Telemedicine Visit Set-Up:  

  • Work with your institution to identify a HIPAA-compliant and reliable telemedicine platform.  The user-friendliness of your platform alongside you and your patient’s environments can impact the quality of communication by telemedicine. Use a high-quality webcam and microphone on a laptop, desktop computer, or tablet (avoid smartphones) and ensure a stable internet connection (2).
  • Consider patient characteristics (e.g. technological savviness, preferred language, hearing issues, cognitive impairment) and the tasks you hope to accomplish to determine if a telemedicine visit is appropriate before scheduling a telemedicine encounter.
  • Identify a designated person (e.g. nursing or medical assistant) to do preparation and teaching about the technology prior to make the clinical appointment more efficient. This should include information about the length and purpose of the visit, the technology being utilized, verification of the patient’s internet capacity, and a back-up plan (e.g. telephone call) if things fail.
  • For visits with multiple team members, decide if you should sit side-by-side on one screen (sharing one camera) or on separate screens from different computers or locations.  Although it may require greater technical sophistication, utilizing separate screens allows each clinician to position his or herself in front of a camera. This can make it easier for the patient, family, and IDT members to appreciate all participants’ non-verbal cues.  
  • Use a technology-checklist to confirm your equipment is working properly and to minimize technological complications before your visit begins (2).  
  • Confirm all participants are well-lit, visible on the screen, and can hear each other well (3).  When needed, the clinician should assume the role of the clinic visit “film director”.  For example, if a caregiver is not viewable on the screen, ask for camera adjustments so everyone is in view.
  • Orient your patient to where you and any collaborating clinicians are sitting.  Assure the patient you are in a private, confidential space and inquire if they are in a physical location where they feel comfortable sharing medical information with you.
  • Ask the patient to introduce who is in the room with them.

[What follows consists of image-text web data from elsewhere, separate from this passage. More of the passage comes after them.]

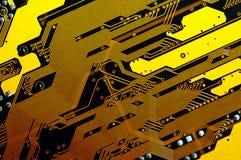 материнская плата компьютера Стоковое Изображение RF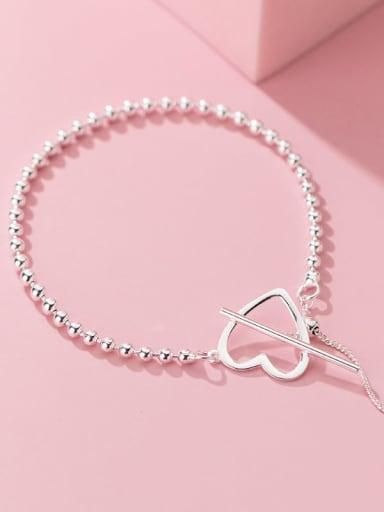 925 Sterling Silver Bead Heart Minimalist Beaded Bracelet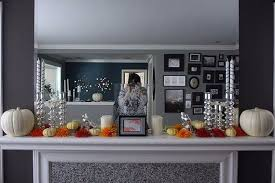 50 great fireplace mantel decorating ideas family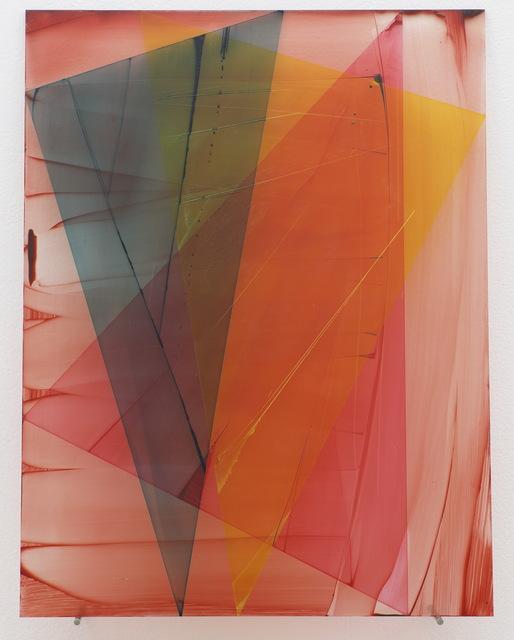 , 'naked relations (Ref. No. FAo13011),' 2013, Taro Nasu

Verbal communication during the visit: While most recommended serious illness communication practices apply to telemedicine visits, the following bullet points offer unique telemedicine considerations:

  • Talk slower than in-person by embracing pauses in conversation; this can prevent participants from talking over each other (4).
  • Explicitly request the patient’s permission before discussing a sensitive or difficult topic. Observe verbal and non-verbal responses to gauge whether it is safe to proceed with the conversation (5).
  • If you are having difficulty hearing or understanding your patient, ask directly for clarification: “What you’re saying is really important to me. Can you repeat what you said?”
  • Since your facial expressions can be more difficult to interpret and light touch is not possible, clinicians will need to prioritize empathetic statements so they can respond to patient emotions appropriately: “I can’t imagine how difficult this has been for you(6).”
  • Closing telemedicine visits can feel abrupt or awkward. Utilize a warning shot: “We have about 10 minutes left.  What might be most helpful to discuss as we finish up our appointment today?”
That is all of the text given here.